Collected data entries

● ● ● ● ●

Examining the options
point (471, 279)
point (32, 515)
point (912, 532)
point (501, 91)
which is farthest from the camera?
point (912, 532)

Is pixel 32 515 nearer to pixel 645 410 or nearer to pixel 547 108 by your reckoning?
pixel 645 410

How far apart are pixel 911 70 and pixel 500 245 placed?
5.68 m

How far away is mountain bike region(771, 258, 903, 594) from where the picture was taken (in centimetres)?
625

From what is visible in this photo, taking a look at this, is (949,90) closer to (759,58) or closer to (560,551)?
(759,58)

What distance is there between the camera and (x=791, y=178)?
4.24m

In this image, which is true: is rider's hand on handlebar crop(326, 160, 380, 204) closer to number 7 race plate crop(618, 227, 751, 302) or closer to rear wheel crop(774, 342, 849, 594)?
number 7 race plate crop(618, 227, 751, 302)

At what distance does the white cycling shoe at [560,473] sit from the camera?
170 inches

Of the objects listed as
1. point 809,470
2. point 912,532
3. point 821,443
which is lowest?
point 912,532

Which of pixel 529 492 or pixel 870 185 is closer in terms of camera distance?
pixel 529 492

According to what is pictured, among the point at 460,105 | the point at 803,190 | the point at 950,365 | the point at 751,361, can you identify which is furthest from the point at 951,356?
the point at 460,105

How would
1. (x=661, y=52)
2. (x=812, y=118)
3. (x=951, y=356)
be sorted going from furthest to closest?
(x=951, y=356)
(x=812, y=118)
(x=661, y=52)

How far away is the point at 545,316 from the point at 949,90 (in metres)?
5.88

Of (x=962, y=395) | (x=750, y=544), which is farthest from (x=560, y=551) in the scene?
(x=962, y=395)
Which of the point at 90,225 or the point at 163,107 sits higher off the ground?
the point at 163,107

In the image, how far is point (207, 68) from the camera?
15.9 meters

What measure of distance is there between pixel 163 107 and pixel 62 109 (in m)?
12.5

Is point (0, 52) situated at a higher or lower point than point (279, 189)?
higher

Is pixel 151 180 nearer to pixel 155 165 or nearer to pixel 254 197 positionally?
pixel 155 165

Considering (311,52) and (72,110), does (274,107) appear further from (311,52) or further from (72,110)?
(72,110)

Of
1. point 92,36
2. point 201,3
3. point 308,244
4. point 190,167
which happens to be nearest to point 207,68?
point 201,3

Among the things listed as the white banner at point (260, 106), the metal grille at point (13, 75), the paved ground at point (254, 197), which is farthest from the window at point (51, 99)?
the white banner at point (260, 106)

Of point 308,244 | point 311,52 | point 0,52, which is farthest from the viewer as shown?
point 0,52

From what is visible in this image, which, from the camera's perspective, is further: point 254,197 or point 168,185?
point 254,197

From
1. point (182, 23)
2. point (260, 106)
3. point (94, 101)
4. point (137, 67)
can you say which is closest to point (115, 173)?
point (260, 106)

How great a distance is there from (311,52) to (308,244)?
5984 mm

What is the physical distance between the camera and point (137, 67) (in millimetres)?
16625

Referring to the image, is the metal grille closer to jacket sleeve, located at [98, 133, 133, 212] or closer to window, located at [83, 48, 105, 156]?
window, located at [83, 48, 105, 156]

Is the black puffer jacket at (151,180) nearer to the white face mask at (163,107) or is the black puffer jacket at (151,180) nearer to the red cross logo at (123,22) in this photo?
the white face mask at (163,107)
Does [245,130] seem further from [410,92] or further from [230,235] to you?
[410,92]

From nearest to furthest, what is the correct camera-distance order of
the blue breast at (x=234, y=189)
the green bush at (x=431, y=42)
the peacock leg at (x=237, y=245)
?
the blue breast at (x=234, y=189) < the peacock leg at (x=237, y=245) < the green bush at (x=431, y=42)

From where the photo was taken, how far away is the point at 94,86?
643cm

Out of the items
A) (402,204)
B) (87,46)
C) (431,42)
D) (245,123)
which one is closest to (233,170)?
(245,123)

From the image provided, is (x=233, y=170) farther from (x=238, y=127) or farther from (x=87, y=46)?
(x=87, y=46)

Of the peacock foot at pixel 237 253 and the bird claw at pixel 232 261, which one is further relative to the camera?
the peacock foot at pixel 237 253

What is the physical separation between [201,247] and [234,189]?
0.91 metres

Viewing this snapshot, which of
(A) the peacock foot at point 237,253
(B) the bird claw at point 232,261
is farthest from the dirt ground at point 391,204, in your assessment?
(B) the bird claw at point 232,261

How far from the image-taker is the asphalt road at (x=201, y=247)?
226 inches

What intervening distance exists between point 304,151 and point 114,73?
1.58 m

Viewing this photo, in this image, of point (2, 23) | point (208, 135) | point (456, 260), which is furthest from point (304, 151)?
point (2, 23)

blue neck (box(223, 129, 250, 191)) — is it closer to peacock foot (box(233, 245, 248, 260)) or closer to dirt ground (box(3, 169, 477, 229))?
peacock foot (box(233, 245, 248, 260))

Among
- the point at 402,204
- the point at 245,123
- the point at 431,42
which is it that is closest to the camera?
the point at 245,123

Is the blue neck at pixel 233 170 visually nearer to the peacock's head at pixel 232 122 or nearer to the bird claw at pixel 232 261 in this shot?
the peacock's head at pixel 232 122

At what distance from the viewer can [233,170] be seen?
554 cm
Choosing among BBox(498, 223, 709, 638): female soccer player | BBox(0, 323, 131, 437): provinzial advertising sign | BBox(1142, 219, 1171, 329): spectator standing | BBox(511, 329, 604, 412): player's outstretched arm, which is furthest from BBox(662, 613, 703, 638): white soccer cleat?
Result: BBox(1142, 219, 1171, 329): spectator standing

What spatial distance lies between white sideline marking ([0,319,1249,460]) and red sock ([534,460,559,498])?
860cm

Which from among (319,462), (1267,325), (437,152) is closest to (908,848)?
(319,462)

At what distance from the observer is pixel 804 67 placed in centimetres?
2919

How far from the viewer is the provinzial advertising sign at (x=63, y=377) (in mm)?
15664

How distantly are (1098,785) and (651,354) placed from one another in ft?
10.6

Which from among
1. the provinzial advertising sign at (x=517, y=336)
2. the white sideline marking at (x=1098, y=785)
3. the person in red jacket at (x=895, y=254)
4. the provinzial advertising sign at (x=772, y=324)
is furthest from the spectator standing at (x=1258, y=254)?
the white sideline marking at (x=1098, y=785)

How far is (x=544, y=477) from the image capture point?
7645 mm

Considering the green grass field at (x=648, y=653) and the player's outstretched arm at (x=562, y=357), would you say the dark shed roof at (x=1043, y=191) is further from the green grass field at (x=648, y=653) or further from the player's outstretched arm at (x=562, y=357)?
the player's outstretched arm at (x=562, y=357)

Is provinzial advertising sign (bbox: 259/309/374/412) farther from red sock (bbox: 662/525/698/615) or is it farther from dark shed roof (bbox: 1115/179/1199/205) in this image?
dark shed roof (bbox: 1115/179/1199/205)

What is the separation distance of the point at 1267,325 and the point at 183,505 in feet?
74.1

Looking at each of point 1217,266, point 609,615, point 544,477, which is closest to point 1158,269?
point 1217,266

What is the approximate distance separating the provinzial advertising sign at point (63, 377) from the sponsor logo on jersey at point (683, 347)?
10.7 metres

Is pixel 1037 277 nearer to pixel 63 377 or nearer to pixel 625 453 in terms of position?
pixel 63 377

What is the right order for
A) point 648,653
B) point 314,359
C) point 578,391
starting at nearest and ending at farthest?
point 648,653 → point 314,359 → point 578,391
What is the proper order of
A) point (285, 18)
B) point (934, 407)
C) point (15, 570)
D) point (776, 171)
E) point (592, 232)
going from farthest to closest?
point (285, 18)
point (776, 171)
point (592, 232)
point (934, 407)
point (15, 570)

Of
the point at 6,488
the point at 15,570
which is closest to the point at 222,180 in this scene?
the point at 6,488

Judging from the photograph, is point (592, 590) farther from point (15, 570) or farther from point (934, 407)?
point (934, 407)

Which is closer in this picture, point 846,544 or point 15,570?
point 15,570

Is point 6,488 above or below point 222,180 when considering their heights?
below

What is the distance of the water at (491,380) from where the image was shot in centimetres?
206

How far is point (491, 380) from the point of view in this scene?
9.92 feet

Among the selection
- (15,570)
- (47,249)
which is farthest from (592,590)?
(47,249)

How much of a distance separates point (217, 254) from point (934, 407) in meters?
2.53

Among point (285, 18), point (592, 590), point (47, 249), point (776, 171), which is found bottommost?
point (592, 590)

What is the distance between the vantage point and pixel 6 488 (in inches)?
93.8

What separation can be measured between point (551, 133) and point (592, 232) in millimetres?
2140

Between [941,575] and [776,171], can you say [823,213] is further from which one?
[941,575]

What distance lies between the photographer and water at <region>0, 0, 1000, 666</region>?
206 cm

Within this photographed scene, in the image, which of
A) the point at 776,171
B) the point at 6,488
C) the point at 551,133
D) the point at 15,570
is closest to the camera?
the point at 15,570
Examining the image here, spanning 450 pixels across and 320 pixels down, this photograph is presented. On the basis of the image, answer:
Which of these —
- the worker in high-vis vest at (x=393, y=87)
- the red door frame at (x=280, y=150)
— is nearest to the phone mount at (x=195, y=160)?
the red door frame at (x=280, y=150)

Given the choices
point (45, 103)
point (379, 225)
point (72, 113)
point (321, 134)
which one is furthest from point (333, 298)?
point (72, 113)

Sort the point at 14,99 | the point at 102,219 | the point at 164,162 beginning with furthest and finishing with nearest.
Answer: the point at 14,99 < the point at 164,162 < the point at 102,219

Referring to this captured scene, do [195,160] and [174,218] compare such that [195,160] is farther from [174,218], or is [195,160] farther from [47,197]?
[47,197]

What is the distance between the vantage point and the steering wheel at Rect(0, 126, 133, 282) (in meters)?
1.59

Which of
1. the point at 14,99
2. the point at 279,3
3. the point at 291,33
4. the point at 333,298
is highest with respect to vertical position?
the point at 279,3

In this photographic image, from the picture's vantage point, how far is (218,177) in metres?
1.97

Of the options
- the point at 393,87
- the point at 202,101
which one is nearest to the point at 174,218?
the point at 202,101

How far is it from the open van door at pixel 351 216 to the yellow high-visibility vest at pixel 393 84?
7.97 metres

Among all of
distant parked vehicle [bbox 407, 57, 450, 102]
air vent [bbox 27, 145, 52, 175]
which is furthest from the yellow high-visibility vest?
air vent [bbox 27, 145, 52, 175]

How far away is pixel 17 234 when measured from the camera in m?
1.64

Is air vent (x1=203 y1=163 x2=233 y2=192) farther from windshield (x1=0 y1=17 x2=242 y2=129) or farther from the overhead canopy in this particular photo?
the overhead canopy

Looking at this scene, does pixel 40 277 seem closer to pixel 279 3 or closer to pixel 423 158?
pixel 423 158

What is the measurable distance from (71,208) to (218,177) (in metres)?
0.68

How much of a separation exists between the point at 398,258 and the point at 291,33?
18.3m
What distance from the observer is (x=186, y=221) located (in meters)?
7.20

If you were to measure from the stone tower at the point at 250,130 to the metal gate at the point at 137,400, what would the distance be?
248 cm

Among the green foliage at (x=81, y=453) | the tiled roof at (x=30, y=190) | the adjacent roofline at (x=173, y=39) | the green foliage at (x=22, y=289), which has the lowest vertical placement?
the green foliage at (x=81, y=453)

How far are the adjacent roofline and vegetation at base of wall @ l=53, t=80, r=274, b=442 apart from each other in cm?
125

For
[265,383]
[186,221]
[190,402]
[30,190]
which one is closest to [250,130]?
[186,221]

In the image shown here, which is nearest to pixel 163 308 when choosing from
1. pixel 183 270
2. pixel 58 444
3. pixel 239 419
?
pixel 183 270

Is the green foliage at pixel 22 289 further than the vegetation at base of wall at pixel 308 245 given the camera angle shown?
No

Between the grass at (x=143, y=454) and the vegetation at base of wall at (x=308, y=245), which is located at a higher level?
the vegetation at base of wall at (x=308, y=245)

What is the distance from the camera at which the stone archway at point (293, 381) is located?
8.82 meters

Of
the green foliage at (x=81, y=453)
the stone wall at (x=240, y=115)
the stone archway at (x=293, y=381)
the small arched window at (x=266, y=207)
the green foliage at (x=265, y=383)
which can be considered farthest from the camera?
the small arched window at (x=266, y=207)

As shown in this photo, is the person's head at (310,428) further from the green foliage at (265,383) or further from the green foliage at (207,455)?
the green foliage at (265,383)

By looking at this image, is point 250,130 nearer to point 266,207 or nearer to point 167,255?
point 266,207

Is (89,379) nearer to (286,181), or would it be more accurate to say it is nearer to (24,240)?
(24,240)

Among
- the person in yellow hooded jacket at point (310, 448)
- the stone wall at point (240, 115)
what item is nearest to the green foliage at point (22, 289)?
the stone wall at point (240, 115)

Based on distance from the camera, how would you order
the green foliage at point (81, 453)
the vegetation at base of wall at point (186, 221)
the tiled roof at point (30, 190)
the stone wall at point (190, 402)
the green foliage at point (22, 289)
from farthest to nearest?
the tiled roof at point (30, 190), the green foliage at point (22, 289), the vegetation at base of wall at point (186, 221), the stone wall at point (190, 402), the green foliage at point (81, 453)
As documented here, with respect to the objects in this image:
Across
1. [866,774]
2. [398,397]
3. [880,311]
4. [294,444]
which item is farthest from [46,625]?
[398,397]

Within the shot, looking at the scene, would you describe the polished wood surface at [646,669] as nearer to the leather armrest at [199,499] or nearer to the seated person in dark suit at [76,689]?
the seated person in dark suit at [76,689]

● ● ● ● ●

- **The exercise**
Please rewrite the material from the line containing "Based on distance" through the end of the material, inclusive, replacing "farthest" with "furthest" and leaving everything else unchanged.

- **Correct output**
Based on distance from the camera, how would you order
the green foliage at point (81, 453)
the vegetation at base of wall at point (186, 221)
the tiled roof at point (30, 190)
the stone wall at point (190, 402)
the green foliage at point (22, 289)
from furthest to nearest?
the tiled roof at point (30, 190), the green foliage at point (22, 289), the vegetation at base of wall at point (186, 221), the stone wall at point (190, 402), the green foliage at point (81, 453)
As documented here, with respect to the objects in this image:
Across
1. [866,774]
2. [398,397]
3. [880,311]
4. [294,444]
which item is furthest from [46,625]?
[398,397]

Within the shot, looking at the scene, would you describe the polished wood surface at [646,669] as nearer to the leather armrest at [199,499] or nearer to the seated person in dark suit at [76,689]?
the seated person in dark suit at [76,689]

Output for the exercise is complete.